To do: Write out the rows below word for word, from the start of the rows through the line containing "3.69 metres", both ends included, and leave the pictures out of your answer.

Extracted data:
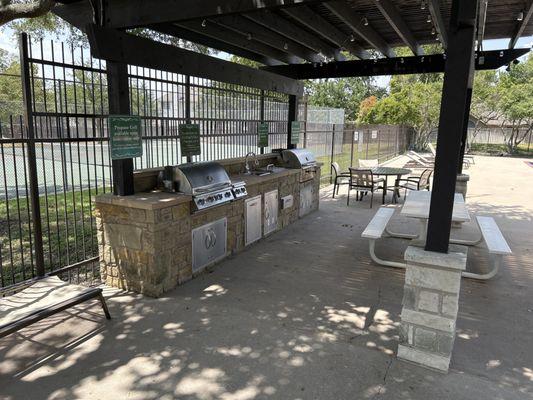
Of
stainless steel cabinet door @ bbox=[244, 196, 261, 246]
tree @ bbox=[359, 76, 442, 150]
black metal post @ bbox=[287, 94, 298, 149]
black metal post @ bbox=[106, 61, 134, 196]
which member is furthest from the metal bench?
tree @ bbox=[359, 76, 442, 150]

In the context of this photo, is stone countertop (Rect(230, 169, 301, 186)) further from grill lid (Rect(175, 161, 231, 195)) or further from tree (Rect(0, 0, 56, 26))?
tree (Rect(0, 0, 56, 26))

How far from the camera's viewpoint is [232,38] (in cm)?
581

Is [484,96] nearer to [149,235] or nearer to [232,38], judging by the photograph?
[232,38]

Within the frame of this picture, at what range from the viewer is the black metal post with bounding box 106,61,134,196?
389 cm

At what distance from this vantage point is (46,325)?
340cm

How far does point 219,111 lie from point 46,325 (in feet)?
13.2

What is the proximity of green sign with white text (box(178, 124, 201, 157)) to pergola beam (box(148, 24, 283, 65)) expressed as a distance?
1.23 meters

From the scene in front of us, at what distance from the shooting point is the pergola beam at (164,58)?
3.69 metres

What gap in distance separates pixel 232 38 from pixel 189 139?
5.84 feet

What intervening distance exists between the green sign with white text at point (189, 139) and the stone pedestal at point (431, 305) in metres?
3.27

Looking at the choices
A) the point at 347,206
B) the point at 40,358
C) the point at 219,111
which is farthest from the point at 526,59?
the point at 40,358

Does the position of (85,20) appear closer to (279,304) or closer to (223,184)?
(223,184)

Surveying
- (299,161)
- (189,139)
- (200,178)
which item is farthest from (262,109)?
(200,178)

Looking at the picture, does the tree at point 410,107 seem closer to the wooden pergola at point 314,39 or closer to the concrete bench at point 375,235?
the wooden pergola at point 314,39
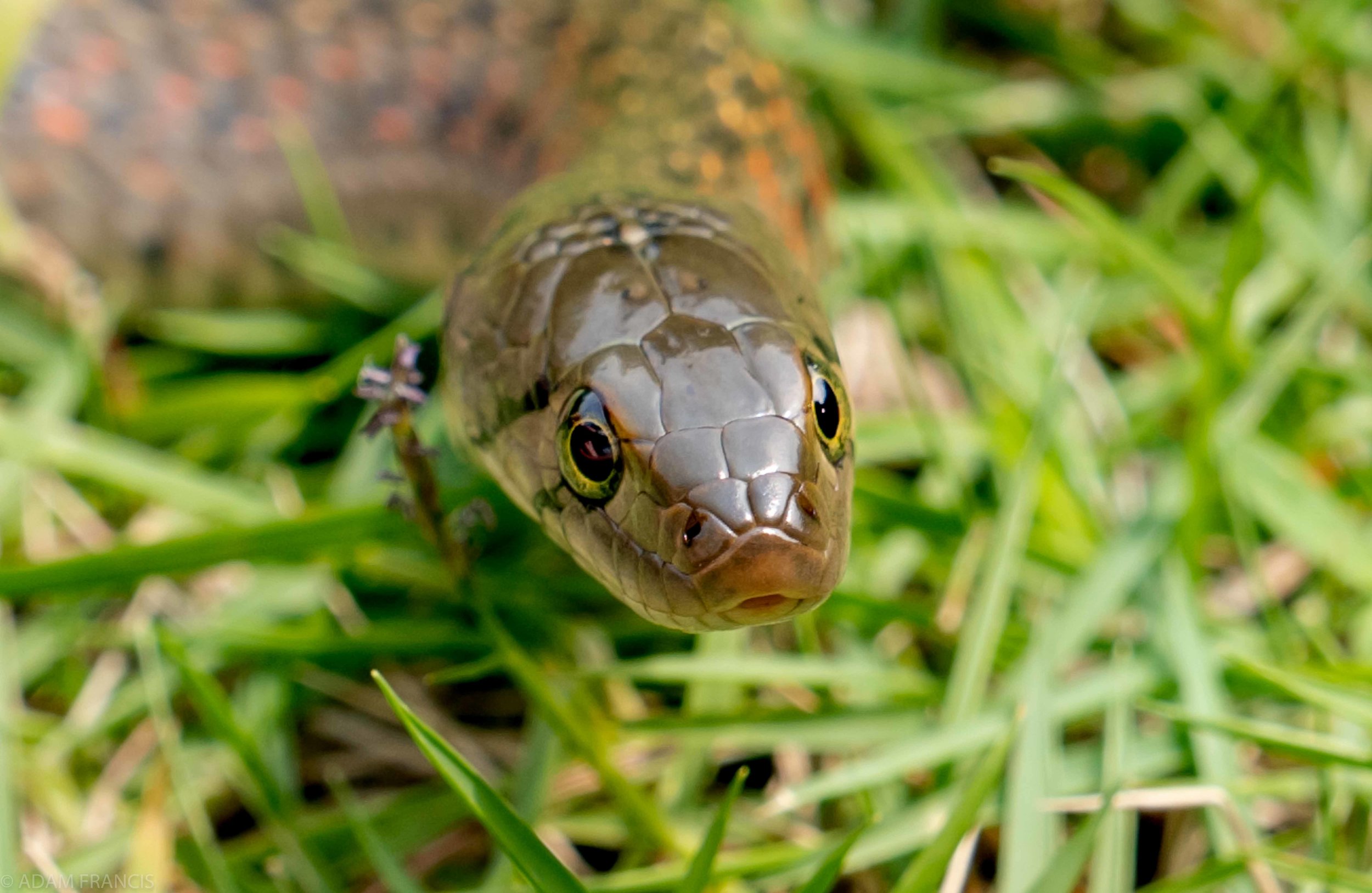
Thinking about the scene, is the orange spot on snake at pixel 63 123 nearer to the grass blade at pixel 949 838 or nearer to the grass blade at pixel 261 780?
the grass blade at pixel 261 780

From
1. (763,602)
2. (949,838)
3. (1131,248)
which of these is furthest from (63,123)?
(949,838)

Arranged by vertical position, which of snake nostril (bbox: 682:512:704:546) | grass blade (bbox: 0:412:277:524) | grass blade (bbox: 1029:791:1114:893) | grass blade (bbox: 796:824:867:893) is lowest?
grass blade (bbox: 1029:791:1114:893)

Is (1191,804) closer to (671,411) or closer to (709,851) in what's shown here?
(709,851)

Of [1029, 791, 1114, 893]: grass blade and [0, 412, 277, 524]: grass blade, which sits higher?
[0, 412, 277, 524]: grass blade

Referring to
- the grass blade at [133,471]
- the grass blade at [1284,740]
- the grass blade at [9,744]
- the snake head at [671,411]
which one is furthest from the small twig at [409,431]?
the grass blade at [1284,740]

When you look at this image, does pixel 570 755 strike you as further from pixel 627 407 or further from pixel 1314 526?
pixel 1314 526

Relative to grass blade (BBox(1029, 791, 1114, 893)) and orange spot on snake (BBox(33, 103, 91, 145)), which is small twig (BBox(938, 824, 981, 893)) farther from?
orange spot on snake (BBox(33, 103, 91, 145))

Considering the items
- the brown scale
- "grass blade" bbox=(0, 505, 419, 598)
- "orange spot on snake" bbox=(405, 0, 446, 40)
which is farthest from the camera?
"orange spot on snake" bbox=(405, 0, 446, 40)

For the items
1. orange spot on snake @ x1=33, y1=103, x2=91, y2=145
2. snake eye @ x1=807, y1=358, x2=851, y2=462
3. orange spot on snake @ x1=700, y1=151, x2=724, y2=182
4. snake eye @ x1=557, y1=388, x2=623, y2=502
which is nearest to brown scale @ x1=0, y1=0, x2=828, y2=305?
orange spot on snake @ x1=33, y1=103, x2=91, y2=145
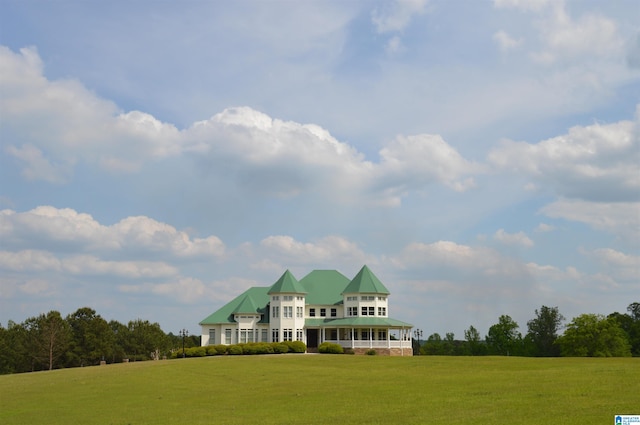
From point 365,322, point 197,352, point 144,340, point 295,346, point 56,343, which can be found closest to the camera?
point 197,352

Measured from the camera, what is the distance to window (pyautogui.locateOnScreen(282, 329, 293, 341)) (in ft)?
244

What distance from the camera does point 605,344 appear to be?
8344 cm

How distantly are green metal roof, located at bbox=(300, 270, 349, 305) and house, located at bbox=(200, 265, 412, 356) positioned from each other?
0.13 m

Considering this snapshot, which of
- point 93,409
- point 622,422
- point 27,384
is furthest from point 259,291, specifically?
point 622,422

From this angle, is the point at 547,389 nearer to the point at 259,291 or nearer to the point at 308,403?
the point at 308,403

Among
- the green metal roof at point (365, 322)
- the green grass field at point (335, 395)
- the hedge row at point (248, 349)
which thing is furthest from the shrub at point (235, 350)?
the green grass field at point (335, 395)

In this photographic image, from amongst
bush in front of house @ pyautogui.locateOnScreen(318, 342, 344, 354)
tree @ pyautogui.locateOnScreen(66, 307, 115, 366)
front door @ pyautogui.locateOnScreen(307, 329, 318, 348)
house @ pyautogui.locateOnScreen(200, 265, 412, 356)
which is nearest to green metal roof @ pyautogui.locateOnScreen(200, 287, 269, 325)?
house @ pyautogui.locateOnScreen(200, 265, 412, 356)

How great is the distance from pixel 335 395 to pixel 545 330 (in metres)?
87.0

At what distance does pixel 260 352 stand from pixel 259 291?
15.8 metres

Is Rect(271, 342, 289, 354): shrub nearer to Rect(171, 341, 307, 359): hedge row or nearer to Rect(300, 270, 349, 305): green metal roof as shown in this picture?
Rect(171, 341, 307, 359): hedge row

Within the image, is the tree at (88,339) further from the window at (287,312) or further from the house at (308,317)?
the window at (287,312)

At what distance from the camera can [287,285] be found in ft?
246
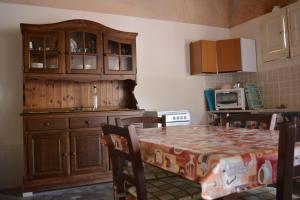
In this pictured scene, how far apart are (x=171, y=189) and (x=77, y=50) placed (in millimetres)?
2381

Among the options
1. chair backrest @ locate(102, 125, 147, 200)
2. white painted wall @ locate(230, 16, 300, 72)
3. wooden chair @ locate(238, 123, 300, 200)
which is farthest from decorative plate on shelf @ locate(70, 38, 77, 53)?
wooden chair @ locate(238, 123, 300, 200)

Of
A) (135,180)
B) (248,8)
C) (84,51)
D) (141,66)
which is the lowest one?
(135,180)

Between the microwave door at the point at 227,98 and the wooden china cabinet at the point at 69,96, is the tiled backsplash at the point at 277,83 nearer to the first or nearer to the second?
the microwave door at the point at 227,98

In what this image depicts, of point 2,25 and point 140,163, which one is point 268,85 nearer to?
point 140,163

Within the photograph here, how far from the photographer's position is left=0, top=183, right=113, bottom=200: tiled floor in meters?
2.71

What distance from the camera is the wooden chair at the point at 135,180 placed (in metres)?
1.14

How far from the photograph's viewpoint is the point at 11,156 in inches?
126

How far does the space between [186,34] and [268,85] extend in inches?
58.4

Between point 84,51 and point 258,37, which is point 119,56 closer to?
point 84,51

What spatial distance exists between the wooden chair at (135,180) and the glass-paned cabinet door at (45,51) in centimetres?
188

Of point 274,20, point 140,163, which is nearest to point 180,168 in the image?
point 140,163

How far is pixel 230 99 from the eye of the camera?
4.05 m

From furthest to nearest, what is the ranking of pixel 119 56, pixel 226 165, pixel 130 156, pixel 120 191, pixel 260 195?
1. pixel 119 56
2. pixel 120 191
3. pixel 260 195
4. pixel 130 156
5. pixel 226 165

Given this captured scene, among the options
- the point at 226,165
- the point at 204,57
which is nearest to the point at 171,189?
the point at 226,165
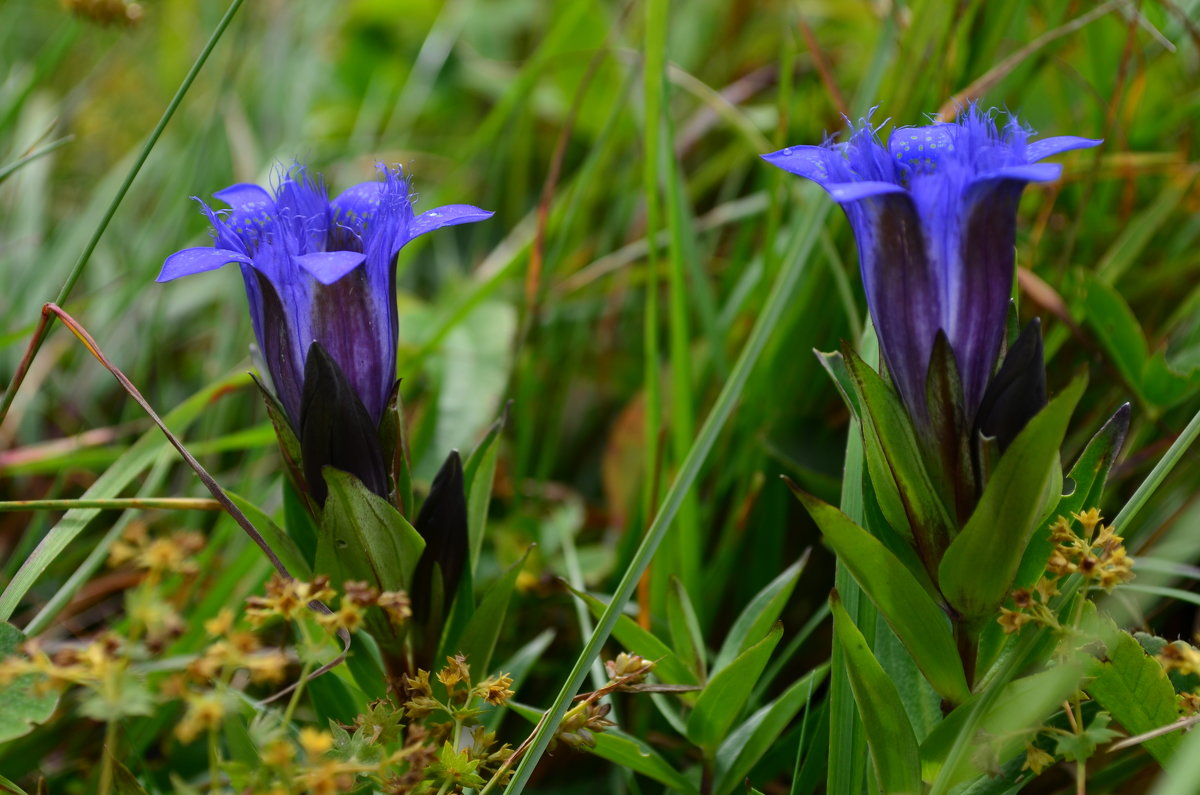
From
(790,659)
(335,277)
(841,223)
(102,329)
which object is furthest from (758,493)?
(102,329)

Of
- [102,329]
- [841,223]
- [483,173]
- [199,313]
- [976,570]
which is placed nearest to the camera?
[976,570]

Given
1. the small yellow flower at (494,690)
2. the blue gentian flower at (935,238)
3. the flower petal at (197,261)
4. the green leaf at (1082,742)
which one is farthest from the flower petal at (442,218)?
the green leaf at (1082,742)

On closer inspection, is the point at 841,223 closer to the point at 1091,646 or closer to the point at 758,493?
the point at 758,493

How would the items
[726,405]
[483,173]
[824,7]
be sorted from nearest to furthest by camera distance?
[726,405]
[483,173]
[824,7]

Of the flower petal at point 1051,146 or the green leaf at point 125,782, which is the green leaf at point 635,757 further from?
the flower petal at point 1051,146

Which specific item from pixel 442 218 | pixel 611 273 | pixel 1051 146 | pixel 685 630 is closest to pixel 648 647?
pixel 685 630

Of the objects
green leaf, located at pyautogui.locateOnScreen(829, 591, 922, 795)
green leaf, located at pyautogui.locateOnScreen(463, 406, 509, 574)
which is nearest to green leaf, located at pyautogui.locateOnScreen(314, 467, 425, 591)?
green leaf, located at pyautogui.locateOnScreen(463, 406, 509, 574)

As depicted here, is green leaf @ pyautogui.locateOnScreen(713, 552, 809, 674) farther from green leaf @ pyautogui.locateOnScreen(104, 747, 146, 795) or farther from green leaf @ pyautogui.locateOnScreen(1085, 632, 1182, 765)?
green leaf @ pyautogui.locateOnScreen(104, 747, 146, 795)

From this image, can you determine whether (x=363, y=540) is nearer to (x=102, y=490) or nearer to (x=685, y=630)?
(x=685, y=630)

Expected answer:
Of
stainless steel cabinet door @ bbox=[244, 196, 261, 246]
tree @ bbox=[359, 76, 442, 150]
black metal post @ bbox=[287, 94, 298, 149]
black metal post @ bbox=[106, 61, 134, 196]
which member is furthest from the metal bench?
tree @ bbox=[359, 76, 442, 150]

In the context of this photo, is stone countertop (Rect(230, 169, 301, 186)) further from grill lid (Rect(175, 161, 231, 195)) or further from tree (Rect(0, 0, 56, 26))?
tree (Rect(0, 0, 56, 26))

How far from the camera's viewpoint is [232,38] (in cm)?
581

Is [484,96] nearer to [149,235] or nearer to [232,38], judging by the photograph?
[232,38]

Within the frame of this picture, at what range from the viewer is the black metal post with bounding box 106,61,134,196?
389 cm

At what distance from this vantage point is (46,325)?
340cm

How far does point 219,111 lie from point 46,325 (in feet)?
13.2

What is the proximity of green sign with white text (box(178, 124, 201, 157)) to pergola beam (box(148, 24, 283, 65)) expressed as a distance?
1.23 meters

From the scene in front of us, at what distance from the shooting point is the pergola beam at (164,58)?
3.69 metres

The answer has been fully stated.